Le court-métrage Pixels de Patrick Jean a fait l’objet de demandes de suppression

Alors que le film de Chris Columbus est sorti au cinéma il y a maintenant plus de deux semaines, le site Torrentfreak a révélé les actions du studio Columbia pour empêcher le piratage du film Pixels.

C’est une procédure classique pour les différents studios de cinéma, mais elle est rarement effectuée de façon aussi aveugle et avec un tel niveau d’erreur. À l’occasion de la sortie du film Pixels au cinéma, le studio Columbia a travaillé avec une entreprise spécialisée dans la lutte contre le piratage : Entura International. Celle-ci devait rechercher et demander la suppression de toutes les copies du film sur les plateformes de piratage et de streaming. Une tâche qu’Entura International aurait effectuée avec beaucoup de zèle comme l’a rapporté ce dimanche le site TorrentFreak.

D’après le site spécialisé dans l’actualité du piratage, l’entreprise commanditée par Columbia Pictures aurait demandé la suppression de nombreuses vidéos avec le terme « pixels » dans leur titre, notamment sur la plateforme de vidéos en ligne Vimeo. Or, « pixels » étant un terme générique, les demandes recoupaient également des œuvres sans aucun lien avec le film qu’Entura International souhaitait protéger. Ce fut notamment le cas d’une vidéo du « musée indépendant d’art contemporain »NeMe, qui a reçu une demande de suppression d’une vidéo baptisée Pixels publiée sur le site en 2006.

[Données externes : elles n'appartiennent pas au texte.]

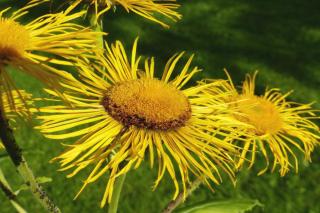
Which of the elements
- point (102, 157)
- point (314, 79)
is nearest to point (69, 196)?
point (102, 157)

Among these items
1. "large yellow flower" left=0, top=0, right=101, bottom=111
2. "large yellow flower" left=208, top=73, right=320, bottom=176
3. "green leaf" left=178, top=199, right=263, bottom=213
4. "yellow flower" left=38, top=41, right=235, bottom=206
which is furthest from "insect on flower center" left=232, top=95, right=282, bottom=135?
"large yellow flower" left=0, top=0, right=101, bottom=111

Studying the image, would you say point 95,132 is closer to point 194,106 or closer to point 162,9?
point 194,106

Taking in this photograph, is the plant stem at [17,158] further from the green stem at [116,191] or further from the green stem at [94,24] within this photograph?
the green stem at [94,24]

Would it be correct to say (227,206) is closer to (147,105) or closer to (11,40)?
(147,105)

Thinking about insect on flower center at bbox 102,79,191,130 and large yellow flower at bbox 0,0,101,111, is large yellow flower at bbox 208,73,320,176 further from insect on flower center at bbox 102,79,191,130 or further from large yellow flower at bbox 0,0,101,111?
large yellow flower at bbox 0,0,101,111

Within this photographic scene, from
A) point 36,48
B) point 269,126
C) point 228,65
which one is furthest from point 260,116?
point 228,65

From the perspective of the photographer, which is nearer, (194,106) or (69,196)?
(194,106)

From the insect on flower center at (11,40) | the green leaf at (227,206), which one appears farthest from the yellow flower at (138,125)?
the green leaf at (227,206)
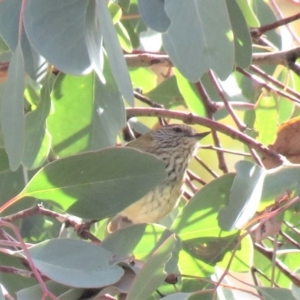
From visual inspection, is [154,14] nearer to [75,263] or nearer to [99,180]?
[99,180]

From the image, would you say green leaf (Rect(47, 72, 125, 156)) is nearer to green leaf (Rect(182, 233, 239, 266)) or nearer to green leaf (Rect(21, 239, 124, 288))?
green leaf (Rect(182, 233, 239, 266))

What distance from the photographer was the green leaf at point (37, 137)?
1.87 metres

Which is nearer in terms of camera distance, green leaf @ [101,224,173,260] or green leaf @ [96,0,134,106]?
green leaf @ [96,0,134,106]

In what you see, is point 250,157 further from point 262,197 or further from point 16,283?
point 16,283

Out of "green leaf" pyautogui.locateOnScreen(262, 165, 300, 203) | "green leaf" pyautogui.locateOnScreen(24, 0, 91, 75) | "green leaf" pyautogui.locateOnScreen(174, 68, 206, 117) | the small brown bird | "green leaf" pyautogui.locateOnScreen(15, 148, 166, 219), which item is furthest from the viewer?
the small brown bird

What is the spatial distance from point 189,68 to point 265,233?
2.00 feet

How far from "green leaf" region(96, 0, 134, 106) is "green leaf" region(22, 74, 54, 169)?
20.6 inches

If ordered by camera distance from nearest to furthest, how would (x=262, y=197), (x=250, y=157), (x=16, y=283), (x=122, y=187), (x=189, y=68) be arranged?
(x=189, y=68)
(x=122, y=187)
(x=262, y=197)
(x=16, y=283)
(x=250, y=157)

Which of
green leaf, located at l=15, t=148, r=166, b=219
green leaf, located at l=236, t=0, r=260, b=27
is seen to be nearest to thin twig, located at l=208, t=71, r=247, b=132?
green leaf, located at l=236, t=0, r=260, b=27

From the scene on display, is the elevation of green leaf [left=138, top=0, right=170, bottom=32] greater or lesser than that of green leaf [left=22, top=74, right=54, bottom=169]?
greater

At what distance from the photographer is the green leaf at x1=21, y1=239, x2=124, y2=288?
1428mm

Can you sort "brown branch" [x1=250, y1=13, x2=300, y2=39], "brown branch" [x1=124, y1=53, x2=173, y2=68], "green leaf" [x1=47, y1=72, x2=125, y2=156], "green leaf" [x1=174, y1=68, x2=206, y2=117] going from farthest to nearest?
"green leaf" [x1=174, y1=68, x2=206, y2=117] < "brown branch" [x1=124, y1=53, x2=173, y2=68] < "brown branch" [x1=250, y1=13, x2=300, y2=39] < "green leaf" [x1=47, y1=72, x2=125, y2=156]

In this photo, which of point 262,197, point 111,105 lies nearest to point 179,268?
point 262,197

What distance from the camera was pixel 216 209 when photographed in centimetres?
188
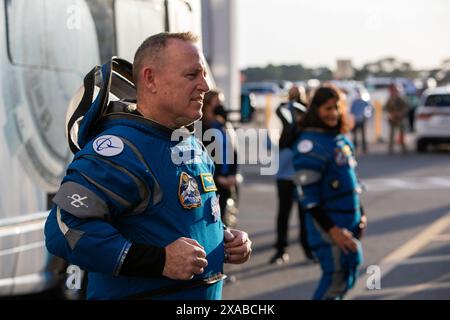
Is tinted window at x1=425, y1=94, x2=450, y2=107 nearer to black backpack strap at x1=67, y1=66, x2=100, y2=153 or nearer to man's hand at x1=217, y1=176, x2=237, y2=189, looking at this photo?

Plus inquiétant encore, Entura International a envoyé des demandes pour demander la suppression de deux vidéos en lien avec le film sorti cet été : le court-métrage original, datant de 2010, mais également la bande-annonce de l’adaptation de Chris Columbus. Avant d’être un long-métrage avec Adam Sandler, Peter Dinklage et Josh Gad, Pixels était en effet un court-métrage réalisé par le Français Patrick Jean. Suite au succès de cette vidéo de deux minutes, Columbia a racheté les droits d’adaptation pour porter l’idée sur grand écran. C’était sans compter sur le zèle d’Entura International qui a donc demandé la suppression de la vidéo. À l’heure de l’écriture de cet article, le court-métrage était de retour en ligne.